8 Reasons Why Your Chicken Has Blood On Its Egg Shells

Every chicken owner with laying hens is likely to come across egg abnormalities.

It is common to find eggs with unusual colors, odd textures, or even different sizes.

Finding eggs with blood on the shells is not as common, although it does not necessarily indicate anything serious is wrong with the hen.

It is normal for about one in every 3-4 dozen eggs to have blood on the shell.

However, if your hen consistently lays eggs with bloody shells, this indicates a more serious issue.

If you have multiple laying hens, it is crucial to monitor them to determine which one is laying eggs with blood on them.

Knowing which hen is laying bloody eggs will also allow you to determine if it is a regular occurrence.

Blood spots on eggshells are different than blood on the inside of the egg, and there are a variety of reasons for them to occur.

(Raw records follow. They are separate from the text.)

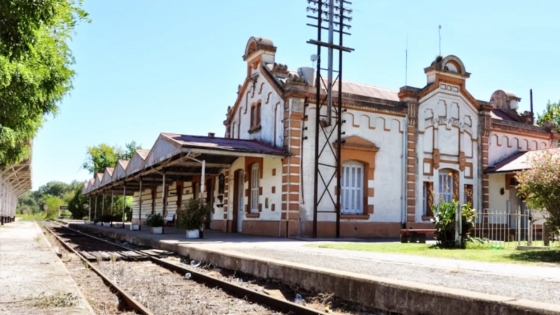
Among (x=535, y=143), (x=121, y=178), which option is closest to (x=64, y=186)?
(x=121, y=178)

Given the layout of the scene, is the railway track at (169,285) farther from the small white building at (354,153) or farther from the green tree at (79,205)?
the green tree at (79,205)

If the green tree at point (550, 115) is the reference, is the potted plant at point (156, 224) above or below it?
below

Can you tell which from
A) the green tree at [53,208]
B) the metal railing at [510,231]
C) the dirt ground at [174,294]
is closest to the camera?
the dirt ground at [174,294]

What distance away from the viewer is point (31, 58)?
7.78 meters

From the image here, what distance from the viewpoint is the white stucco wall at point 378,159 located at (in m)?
20.8

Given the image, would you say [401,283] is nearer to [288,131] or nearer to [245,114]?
[288,131]

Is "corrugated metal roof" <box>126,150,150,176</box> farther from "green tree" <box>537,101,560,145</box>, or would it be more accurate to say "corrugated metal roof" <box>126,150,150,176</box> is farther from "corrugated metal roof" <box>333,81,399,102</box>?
"green tree" <box>537,101,560,145</box>

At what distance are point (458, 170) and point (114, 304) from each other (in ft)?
65.3

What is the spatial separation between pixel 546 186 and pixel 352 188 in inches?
400

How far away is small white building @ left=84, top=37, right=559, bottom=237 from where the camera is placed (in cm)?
2055

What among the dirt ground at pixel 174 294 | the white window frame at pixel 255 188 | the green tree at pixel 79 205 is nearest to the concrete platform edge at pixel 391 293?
the dirt ground at pixel 174 294

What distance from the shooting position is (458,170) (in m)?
24.8

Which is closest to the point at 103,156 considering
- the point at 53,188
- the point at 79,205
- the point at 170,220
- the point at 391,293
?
the point at 79,205

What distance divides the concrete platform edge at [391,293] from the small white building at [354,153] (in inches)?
364
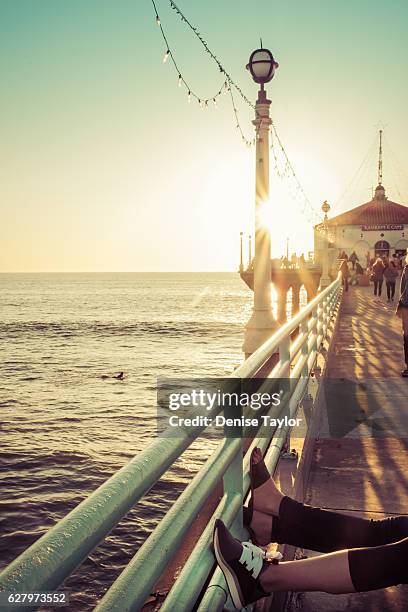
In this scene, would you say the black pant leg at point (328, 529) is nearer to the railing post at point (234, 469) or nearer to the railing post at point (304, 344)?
the railing post at point (234, 469)

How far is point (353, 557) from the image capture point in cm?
233

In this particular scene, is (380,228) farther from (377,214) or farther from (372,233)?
(377,214)

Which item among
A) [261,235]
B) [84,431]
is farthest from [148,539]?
[84,431]

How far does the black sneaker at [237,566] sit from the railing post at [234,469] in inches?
11.1

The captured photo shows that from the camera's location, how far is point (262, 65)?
9469 mm

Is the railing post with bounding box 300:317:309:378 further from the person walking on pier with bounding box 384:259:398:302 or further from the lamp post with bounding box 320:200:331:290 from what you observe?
the lamp post with bounding box 320:200:331:290

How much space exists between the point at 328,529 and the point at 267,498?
31 cm

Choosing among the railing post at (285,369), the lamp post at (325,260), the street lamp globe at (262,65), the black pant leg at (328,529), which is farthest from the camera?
the lamp post at (325,260)

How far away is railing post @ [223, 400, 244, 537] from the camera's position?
7.69ft

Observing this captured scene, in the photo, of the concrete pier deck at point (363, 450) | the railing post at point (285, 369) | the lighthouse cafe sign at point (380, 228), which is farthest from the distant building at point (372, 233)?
the railing post at point (285, 369)

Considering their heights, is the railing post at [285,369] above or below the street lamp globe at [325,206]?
below

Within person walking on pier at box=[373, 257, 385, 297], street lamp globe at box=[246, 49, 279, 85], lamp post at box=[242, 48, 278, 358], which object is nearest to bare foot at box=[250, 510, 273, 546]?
lamp post at box=[242, 48, 278, 358]

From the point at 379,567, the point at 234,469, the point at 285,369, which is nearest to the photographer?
the point at 379,567

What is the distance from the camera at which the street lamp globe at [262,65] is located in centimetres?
948
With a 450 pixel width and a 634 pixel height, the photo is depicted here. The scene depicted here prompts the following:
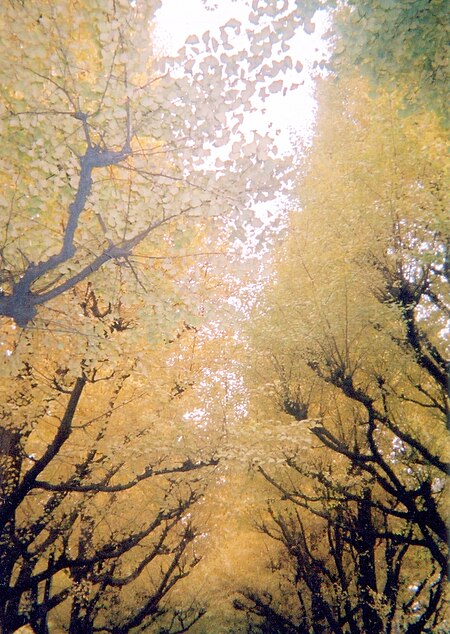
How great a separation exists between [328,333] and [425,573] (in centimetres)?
1464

Keep reading for our list of 8 reasons you might find blood on your hen’s eggshells and what, if anything, you need to do about it.

blood on egg shell

The Hen Is Young and Has Recently Started Laying Eggs

The most common reason hens lay eggs with blood on the shells is because they have just begun the egg-laying process.

The hen may burst a blood vessel as she lays her eggs because her reproductive tract is not yet used to the process.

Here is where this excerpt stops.